Pingit
- Product type: Mobile payments
- Owner: Barclays
- Country: United Kingdom
- Introduced: February 2012
- Discontinued: June 2021
- Website: www.pingit.com^{[dead link]}

= Pingit =

Former British mobile payment service

Pingit, formerly Barclays Pingit, was a British mobile payments service, allowing Barclays account holders to send and receive money transfers through their mobile phones. It operated from 2012 until 2021 when Barclays said that the service was no longer needed as newer payment services became popular.

== History ==
It was launched in February 2012 and expanded in stages to include all account holders, with over 1.2 million downloads reported in its first year.

The applications used for Pingit were iOS and Android and Blackberry. Monetary transfers were made to the account associated with the phone number, not the app itself, so that all types of phones with the app installed were eligible to receive payments.

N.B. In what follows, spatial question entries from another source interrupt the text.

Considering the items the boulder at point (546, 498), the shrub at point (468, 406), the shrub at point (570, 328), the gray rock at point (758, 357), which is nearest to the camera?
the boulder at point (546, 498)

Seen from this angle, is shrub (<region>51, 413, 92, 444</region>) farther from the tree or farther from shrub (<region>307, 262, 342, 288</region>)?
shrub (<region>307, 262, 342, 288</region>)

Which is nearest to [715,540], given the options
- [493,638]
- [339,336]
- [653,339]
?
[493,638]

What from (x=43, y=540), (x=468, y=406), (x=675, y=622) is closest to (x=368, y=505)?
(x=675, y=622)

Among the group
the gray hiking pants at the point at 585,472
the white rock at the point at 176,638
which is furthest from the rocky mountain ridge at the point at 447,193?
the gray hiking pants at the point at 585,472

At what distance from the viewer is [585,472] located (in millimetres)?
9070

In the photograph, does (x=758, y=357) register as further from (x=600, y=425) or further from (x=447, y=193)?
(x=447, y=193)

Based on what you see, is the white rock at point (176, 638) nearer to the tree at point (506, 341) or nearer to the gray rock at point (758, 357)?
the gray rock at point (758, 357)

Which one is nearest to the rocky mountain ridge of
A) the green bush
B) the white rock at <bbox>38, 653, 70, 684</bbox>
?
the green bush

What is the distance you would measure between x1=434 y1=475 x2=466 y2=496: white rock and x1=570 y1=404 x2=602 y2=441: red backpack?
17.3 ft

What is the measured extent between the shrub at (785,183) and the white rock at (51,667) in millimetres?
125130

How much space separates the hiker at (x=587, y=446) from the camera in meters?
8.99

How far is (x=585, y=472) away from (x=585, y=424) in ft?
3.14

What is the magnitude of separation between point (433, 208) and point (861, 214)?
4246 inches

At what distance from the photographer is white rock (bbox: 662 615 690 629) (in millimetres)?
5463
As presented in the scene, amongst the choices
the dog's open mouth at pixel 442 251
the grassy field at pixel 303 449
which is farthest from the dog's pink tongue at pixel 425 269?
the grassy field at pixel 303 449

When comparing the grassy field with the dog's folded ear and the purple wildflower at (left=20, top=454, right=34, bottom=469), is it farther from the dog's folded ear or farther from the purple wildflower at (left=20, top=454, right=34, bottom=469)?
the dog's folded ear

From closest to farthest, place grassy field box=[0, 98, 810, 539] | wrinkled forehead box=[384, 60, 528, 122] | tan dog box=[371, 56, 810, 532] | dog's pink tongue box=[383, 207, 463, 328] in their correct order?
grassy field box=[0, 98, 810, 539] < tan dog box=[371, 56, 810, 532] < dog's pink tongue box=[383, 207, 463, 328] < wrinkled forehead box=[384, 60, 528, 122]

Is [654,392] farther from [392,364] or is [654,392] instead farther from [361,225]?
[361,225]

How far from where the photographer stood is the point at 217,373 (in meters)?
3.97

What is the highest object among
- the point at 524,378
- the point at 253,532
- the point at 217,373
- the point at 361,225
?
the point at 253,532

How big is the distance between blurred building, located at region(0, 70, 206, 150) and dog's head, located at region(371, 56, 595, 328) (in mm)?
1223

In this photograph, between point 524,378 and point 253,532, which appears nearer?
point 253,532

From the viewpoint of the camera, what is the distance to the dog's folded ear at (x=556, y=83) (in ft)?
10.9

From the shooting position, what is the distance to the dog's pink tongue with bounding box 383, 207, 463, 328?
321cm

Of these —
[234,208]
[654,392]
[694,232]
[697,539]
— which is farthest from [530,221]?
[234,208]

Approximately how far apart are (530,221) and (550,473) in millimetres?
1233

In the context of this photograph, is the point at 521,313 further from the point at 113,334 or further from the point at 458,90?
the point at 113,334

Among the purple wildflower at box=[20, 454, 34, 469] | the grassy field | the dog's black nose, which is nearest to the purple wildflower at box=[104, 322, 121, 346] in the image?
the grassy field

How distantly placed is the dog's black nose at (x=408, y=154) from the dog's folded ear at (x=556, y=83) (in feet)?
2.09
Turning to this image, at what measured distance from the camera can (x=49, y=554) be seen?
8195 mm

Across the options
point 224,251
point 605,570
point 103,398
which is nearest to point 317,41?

The Pingit service worked on the Faster Payments Service, so that payments were effectively instantaneous, even between Barclays and non-Barclays customers, and they were free. Pingit was compatible with the Paym mobile payment system which worked across other UK banks.

In July 2015, Barclays teamed up with Zapp to allow Pingit to be used at point of sale terminals in shops, and for Internet transactions where the Pay by Bank app symbol is displayed.

In March 2019, Barclays merged its BPay wearable contactless payments product with the Pingit money transfer app. That August, Barclays launched an online store vending Pingit wearable payments devices, such as watches and key fobs, programmed to process Pingit mobile payments.

On 19 February 2021, Barclays announced that it would be closing Pingit down later in 2021 and subsequently on 12 April 2021, Barclays confirmed that Pingit would close on 30 June 2021.